### Exercise directions
Would you restate every entry that follows, word for word, and leave out the pictures?

──────── Records shown

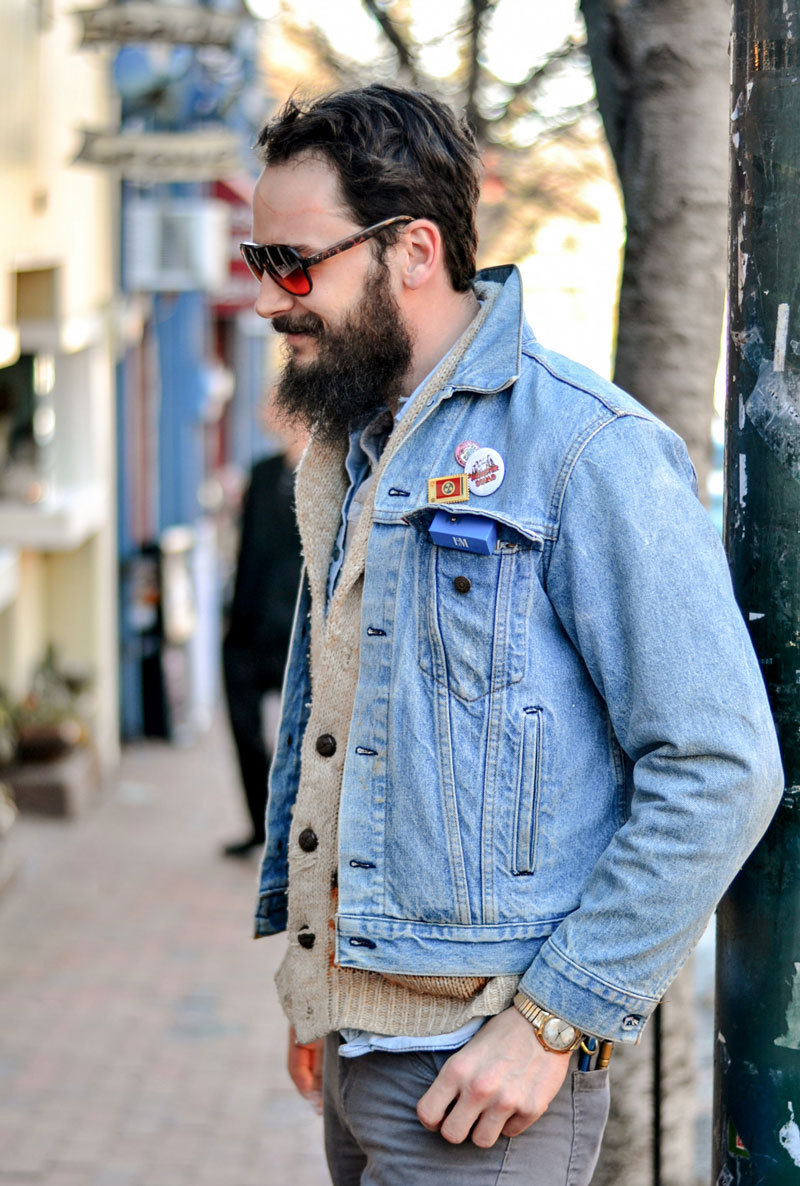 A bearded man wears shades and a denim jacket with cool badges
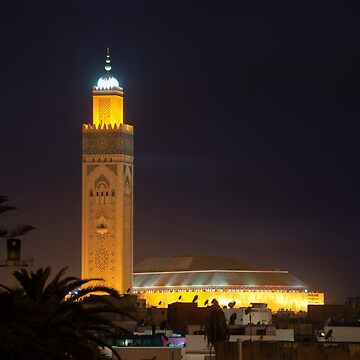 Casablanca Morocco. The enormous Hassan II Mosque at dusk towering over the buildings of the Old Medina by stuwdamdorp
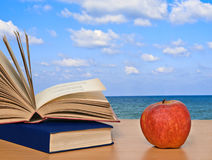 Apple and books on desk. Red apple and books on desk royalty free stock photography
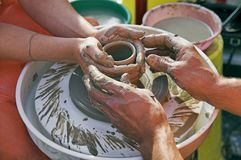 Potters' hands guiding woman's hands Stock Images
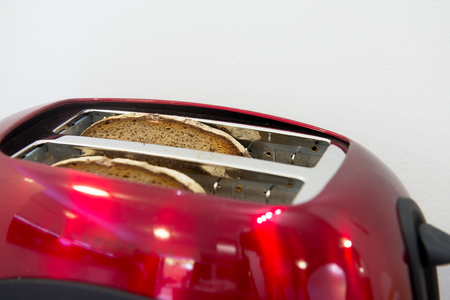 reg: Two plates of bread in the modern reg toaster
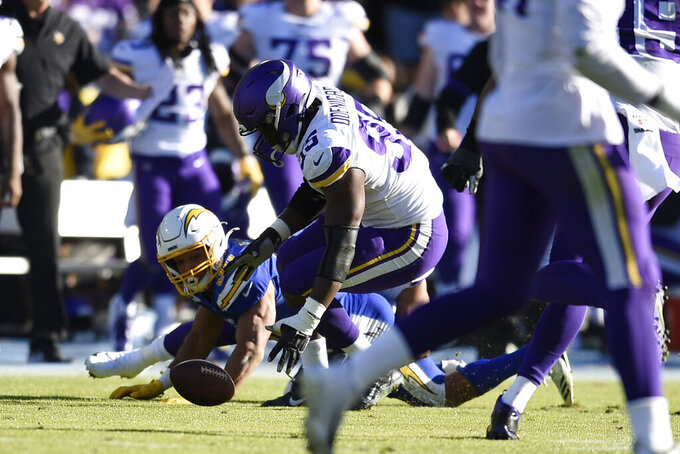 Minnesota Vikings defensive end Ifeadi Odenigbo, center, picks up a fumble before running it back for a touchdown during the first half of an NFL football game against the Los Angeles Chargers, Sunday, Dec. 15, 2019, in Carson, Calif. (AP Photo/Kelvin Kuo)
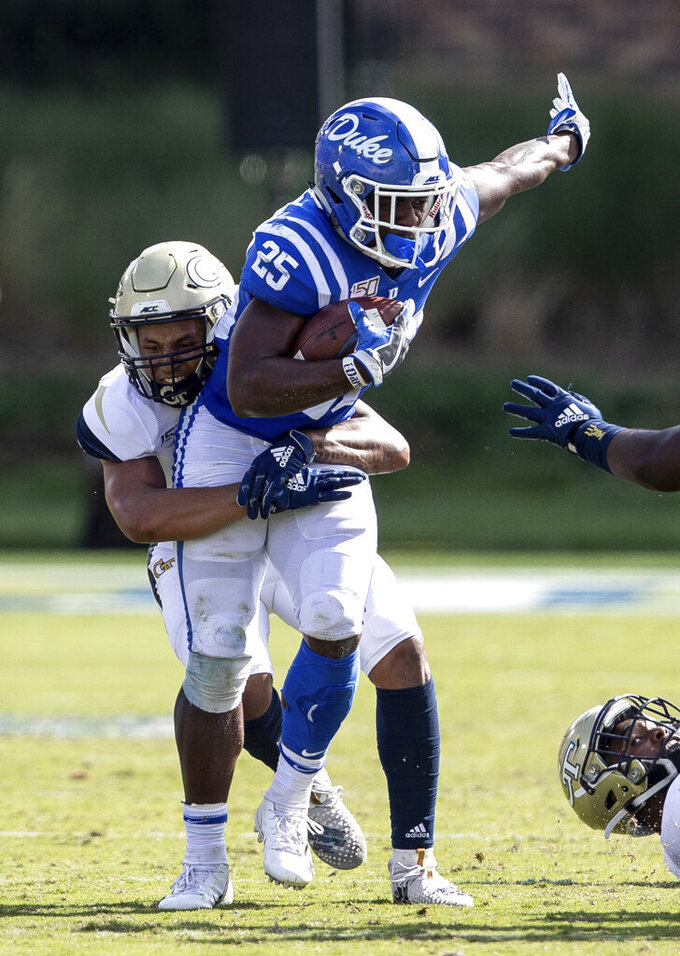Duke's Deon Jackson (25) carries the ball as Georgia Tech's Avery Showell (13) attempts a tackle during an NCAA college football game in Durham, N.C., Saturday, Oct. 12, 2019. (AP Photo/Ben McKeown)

────────────────

### Answer for this exercise
 A bearded man wears shades and a denim jacket with cool badges
 Casablanca Morocco. The enormous Hassan II Mosque at dusk towering over the buildings of the Old Medina by stuwdamdorp
 Apple and books on desk. Red apple and books on desk royalty free stock photography
 Potters' hands guiding woman's hands Stock Images
 reg: Two plates of bread in the modern reg toaster
 Minnesota Vikings defensive end Ifeadi Odenigbo, center, picks up a fumble before running it back for a touchdown during the first half of an NFL football game against the Los Angeles Chargers, Sunday, Dec. 15, 2019, in Carson, Calif. (AP Photo/Kelvin Kuo)
Duke's Deon Jackson (25) carries the ball as Georgia Tech's Avery Showell (13) attempts a tackle during an NCAA college football game in Durham, N.C., Saturday, Oct. 12, 2019. (AP Photo/Ben McKeown)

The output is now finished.